> _REQUEST A_: Transcribe part of the sermon passage, beginning at the words "And not only" and ending after the words "is also moved.".

> _QUOTED TEXT_:

## begin

And not only is He able to feel what you're going through right now dear
friend, but He's able to express it to the Father better than you could ever
express it. When you're in your moment of crisis, and on your knees at the
foot of your bed crying, saying, “Lord, I don't know what to say, I don't
know how to say it. I'm hurting.” Oh, dear one, you have a High Priest that
feels what you’re feeling, and is able to express it in such a way that the
Father is also moved.
Jesus has also experienced the weakness of our human frame. He says that,
"We have not a High Priest which cannot be touched with the feeling of our
infirmities." The word “infirmity” of course means “weaknesses.” Do you
not know that Jesus when He became a man assumed with that the weaknesses of
a human body, yet without sin, without Adamic corruption? The Bible tells
us repeatedly that Jesus thirsted, grew weary, and was grieved. He
experienced the frailties of the human body and the limitations thereof.
The degree of our Lord’s compassion leads us to the proof of His
compassion. The writer has stated in this fifteenth verse of chapter four,
"But was in all points tempted like as we are." Not only can He feel what
you're feeling, but He too was tempted in every way you are tempted. How
does a perfect man who could not sin experience temptation? I'm not
disbelieving the writer of Hebrews, no, I believe the Word even though I may
not always understand. How does a perfect man who has no unrighteousness in
Him and does not have the ability to transgress, how could He be tempted?

## end

> _Saved entries_:

## begin

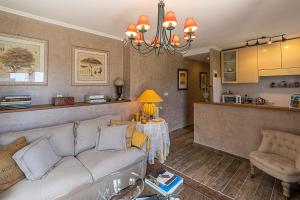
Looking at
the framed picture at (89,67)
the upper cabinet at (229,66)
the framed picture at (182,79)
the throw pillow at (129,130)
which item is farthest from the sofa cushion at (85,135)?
the upper cabinet at (229,66)

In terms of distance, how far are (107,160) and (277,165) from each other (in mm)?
2109

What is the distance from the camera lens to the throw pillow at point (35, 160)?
158 cm

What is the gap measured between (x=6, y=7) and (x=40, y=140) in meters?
1.93

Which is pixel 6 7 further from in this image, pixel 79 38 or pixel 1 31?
pixel 79 38

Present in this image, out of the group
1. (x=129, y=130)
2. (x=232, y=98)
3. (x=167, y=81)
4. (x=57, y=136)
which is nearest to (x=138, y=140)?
(x=129, y=130)

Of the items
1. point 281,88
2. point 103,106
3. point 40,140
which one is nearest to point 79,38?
point 103,106

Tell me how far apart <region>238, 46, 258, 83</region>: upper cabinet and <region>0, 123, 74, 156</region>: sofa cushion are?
4284 mm

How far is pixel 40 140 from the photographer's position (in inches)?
72.4

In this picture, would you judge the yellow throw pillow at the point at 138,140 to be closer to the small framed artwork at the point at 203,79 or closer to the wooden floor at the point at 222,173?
the wooden floor at the point at 222,173

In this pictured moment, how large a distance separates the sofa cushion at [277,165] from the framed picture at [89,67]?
2.96 meters

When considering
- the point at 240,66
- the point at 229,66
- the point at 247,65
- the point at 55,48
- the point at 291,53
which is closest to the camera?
the point at 55,48

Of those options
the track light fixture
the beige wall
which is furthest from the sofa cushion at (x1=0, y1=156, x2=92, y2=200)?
the track light fixture

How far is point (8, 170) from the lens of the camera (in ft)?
4.88

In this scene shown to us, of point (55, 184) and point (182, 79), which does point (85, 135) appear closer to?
point (55, 184)
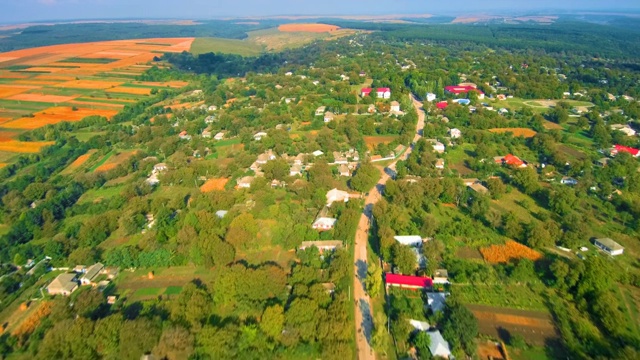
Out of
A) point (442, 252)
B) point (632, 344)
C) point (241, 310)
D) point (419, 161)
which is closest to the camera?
point (632, 344)

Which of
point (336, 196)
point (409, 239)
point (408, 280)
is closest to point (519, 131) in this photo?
point (336, 196)

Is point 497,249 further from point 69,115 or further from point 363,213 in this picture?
point 69,115

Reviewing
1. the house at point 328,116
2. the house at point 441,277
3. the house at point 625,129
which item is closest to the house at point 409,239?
the house at point 441,277

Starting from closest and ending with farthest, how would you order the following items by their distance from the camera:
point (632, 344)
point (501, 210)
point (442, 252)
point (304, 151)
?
point (632, 344), point (442, 252), point (501, 210), point (304, 151)

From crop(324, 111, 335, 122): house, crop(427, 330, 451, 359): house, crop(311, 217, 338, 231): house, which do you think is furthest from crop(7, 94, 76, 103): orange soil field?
crop(427, 330, 451, 359): house

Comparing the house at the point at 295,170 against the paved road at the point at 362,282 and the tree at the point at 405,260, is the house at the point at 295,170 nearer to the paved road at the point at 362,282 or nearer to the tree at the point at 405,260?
the paved road at the point at 362,282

## end

> _REQUEST B_: In the listing, write out again the lines starting at the line that has "Is point 497,249" and ending after the line that has "point (632, 344), point". Replace "Reviewing" with "Looking over", and change nothing else.

> _REPLY A_:
And not only is He able to feel what you're going through right now dear
friend, but He's able to express it to the Father better than you could ever
express it. When you're in your moment of crisis, and on your knees at the
foot of your bed crying, saying, “Lord, I don't know what to say, I don't
know how to say it. I'm hurting.” Oh, dear one, you have a High Priest that
feels what you’re feeling, and is able to express it in such a way that the
Father is also moved.

> _REPLY B_:
Is point 497,249 further from point 69,115 or further from point 363,213 in this picture?
point 69,115

Looking over
1. the house at point 328,116
2. the house at point 441,277
3. the house at point 625,129
which item is closest to the house at point 409,239?
the house at point 441,277

Starting from closest and ending with farthest, how would you order the following items by their distance from the camera:
point (632, 344)
point (501, 210)
point (442, 252)
point (304, 151)
?
point (632, 344), point (442, 252), point (501, 210), point (304, 151)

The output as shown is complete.